文章 –
————

首先如果只交換一個數，那O(n^2)都會算吧

那交換兩個數呢，我把n個數兩兩結合并求和，再對他們排序

再枚舉另一數組的數對，二分一下嘗試更新答案

#include <cstdio>
#include <vector>
#include <algorithm>

using std::vector;
using std::sort;

typedef long long ll;

int n, m;

ll a[2100], b[2100];

ll sa, sb, dis, tmp, qaq;

int t1 = -1, t2 = -1;

int a1, a2, a3, a4;

struct node {
    ll x, y, z;
    bool operator < (const node &a) const {
        return x < a.x;
    }
};

vector <node> e;

ll abs(ll x) {
    return x < 0 ? -x : x;
}

node find1(ll x) {
    node ret = {0, -1, -1};
    int l = 0, r = e.size() - 1, mid;
    while(l <= r) {
        int mid = (l + r) >> 1;
        if(e[mid].x * 2 <= x) ret = e[mid], l = mid + 1;
        else r = mid - 1;
    }
    return ret;
}

node find2(ll x) {
    node ret = {0, -1, -1};
    int l = 0, r = e.size() - 1, mid;
    while(l <= r) {
        int mid = (l + r) >> 1;
        if(e[mid].x * 2 > x) ret = e[mid], r = mid - 1;
        else l = mid + 1;
    }
    return ret;
}

int main() {
    scanf("%d", &n);
    for(int i = 1;i <= n;i ++)
        scanf("%lld", &a[i]), sa += a[i];
    scanf("%d", &m);
    for(int i = 1;i <= m;i ++)

————

所附資料 –
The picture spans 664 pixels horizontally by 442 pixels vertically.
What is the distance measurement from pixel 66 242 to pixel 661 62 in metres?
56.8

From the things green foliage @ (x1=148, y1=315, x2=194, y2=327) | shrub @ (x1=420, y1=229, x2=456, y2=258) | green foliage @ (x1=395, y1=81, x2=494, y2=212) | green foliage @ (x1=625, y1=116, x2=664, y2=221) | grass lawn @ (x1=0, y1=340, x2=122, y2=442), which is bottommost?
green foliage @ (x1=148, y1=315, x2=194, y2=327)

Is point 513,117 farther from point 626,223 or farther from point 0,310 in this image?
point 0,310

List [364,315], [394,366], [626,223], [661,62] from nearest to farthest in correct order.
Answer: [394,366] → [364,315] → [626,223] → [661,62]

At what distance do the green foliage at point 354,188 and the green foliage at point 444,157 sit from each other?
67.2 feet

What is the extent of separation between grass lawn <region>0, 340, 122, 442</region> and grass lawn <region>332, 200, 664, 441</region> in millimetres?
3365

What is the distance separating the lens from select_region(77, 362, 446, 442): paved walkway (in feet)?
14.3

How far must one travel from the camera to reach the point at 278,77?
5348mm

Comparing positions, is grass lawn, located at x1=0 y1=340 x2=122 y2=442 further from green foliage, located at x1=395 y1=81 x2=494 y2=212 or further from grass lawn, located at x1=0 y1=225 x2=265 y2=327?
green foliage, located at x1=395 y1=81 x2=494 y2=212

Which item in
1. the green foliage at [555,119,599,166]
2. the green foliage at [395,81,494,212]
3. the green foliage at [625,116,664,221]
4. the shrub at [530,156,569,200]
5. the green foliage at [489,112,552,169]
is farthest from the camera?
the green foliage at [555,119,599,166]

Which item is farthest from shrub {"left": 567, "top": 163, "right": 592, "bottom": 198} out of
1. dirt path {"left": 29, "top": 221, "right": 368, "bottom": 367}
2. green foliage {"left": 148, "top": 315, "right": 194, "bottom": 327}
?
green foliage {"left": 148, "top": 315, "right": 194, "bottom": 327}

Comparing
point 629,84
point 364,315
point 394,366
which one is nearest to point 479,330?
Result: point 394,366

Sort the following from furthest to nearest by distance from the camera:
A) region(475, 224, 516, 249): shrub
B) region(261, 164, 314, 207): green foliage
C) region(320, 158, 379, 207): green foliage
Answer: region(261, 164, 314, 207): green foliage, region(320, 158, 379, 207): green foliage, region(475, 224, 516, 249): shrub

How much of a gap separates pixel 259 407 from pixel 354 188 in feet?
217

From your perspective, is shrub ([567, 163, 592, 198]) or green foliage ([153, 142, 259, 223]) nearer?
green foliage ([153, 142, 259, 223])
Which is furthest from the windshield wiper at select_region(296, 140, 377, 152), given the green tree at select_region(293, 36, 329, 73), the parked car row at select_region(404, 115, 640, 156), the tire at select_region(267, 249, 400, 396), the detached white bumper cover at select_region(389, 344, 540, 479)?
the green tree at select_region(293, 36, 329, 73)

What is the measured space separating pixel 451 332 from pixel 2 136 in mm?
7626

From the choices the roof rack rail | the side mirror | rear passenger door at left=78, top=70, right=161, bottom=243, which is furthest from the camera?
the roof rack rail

————

作答要求 –
**A.** 文章提到交換兩個數時，把n個數兩兩結合並求和之後，接著對這些和做什麼？
**B.** 修改文章中從「node find2(ll x)」一直往下到「i = 1;i <= n;i ++)」的這一段，把「find2」換成「find_right」，再完整寫出。
請僅依據文章作答。

練習答案 –
**A.** 對它們排序。

**B.**
node find_right(ll x) {
    node ret = {0, -1, -1};
    int l = 0, r = e.size() - 1, mid;
    while(l <= r) {
        int mid = (l + r) >> 1;
        if(e[mid].x * 2 > x) ret = e[mid], r = mid - 1;
        else l = mid + 1;
    }
    return ret;
}

int main() {
    scanf("%d", &n);
    for(int i = 1;i <= n;i ++)